▶ _EXTRACT_
Institute for War and Peace Reporting | Giving Voice, Driving Change
EU Needs New Approach to Western Balkans
When the European Union’s historic Big Bang enlargement takes place on May 1, the western Balkan countries will feel few substantial changes in the short-term.
But the EU needs to change policy on the region if it wishes to see long-term stability there. For the enlarged union, stability in the Balkans will become increasingly important once more member states border it.
Brussels needs to find a Balkans strategy that corresponds to the region’s real needs and capacities. Without it, the EU could face another Big Bang. This time, however, it would not be expansion, but a Balkans-style explosion.
THE 1990s – A LOST DECADE
Of the eight countries now joining the EU, six are from Central and Eastern Europe and only two from the Mediterranean (Malta and Cyprus).
The former Soviet satellites in Central and Eastern Europe made it clear as early as 1989 that their goal was EU entry and they immediately embarked on a long and painful reform process with membership in mind.
Whilst several former Yugoslav republics were locked in war, their northern neighbours stuck to the course of reform and association with the EU.
After fifteen years of tough choices and fundamental changes, they are now being rewarded with entry to the world’s most prestigious club – the EU – helping to guarantee them a secure, democratic and prosperous future.
But for most Balkans countries, stability and prosperity remain distant goals. Bulgaria and Romania still plan to join in 2007, with Croatia hoping to jump on the bandwagon.
Whilst these countries may conceivably join the union by the end of the decade, for Albania, Bosnia and Herzegovina, Macedonia and Serbia and Montenegro (including Kosovo) - the prospect of EU accession is distant and their general prospects grim.

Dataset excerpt
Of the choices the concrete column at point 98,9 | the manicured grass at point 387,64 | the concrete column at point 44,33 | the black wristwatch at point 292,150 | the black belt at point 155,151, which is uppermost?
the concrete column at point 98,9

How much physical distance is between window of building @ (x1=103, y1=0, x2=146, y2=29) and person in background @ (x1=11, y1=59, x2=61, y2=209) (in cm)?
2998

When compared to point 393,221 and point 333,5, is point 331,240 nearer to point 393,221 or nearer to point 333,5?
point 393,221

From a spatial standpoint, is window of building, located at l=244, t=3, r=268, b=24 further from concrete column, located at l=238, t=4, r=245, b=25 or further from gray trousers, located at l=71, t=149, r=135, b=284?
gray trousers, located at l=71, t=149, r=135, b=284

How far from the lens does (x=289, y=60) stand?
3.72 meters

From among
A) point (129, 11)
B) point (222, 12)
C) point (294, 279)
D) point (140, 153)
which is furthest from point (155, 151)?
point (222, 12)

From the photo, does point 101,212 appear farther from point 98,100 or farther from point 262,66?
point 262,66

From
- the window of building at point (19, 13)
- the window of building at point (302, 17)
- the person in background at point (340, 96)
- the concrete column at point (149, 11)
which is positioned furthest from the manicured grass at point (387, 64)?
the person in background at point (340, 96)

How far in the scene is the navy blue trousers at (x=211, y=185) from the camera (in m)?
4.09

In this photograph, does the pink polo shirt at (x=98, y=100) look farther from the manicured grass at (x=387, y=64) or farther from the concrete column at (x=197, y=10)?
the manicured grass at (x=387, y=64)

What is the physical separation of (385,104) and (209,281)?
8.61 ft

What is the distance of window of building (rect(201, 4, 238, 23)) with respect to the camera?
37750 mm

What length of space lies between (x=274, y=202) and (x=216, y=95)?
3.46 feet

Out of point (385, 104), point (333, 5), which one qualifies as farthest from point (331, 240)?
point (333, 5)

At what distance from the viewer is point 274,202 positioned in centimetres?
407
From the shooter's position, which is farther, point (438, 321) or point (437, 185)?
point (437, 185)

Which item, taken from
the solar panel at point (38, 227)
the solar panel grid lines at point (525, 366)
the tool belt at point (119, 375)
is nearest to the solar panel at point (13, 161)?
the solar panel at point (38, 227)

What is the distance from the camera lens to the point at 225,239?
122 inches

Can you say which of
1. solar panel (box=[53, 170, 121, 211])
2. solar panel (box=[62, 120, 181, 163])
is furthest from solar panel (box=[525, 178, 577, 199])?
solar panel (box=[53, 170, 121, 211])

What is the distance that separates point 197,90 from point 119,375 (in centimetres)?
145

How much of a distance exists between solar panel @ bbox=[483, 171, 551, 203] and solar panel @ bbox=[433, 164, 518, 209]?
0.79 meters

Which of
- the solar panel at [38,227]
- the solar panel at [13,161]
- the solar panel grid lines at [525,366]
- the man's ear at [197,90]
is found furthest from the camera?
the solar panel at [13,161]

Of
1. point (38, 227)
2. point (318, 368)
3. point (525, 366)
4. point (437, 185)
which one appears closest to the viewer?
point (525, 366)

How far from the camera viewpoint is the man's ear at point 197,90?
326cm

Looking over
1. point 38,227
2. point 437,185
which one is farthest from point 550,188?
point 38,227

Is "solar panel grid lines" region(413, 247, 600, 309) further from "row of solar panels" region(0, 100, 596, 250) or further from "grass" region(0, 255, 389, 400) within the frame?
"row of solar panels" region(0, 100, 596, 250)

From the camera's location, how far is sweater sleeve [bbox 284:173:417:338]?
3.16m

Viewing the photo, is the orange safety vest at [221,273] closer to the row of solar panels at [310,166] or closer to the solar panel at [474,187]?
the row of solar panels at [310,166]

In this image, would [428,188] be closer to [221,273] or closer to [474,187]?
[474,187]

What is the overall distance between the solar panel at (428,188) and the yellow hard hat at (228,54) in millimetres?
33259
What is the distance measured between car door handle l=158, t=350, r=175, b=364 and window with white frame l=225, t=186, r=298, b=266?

▶ _WRITTEN PROBLEM_
From the article on the EU and the Western Balkans, set down word for word the passage that begins at "But for most" and stops after "general prospects grim.".

▶ _EXERCISE OUTPUT_
But for most Balkans countries, stability and prosperity remain distant goals. Bulgaria and Romania still plan to join in 2007, with Croatia hoping to jump on the bandwagon.
Whilst these countries may conceivably join the union by the end of the decade, for Albania, Bosnia and Herzegovina, Macedonia and Serbia and Montenegro (including Kosovo) - the prospect of EU accession is distant and their general prospects grim.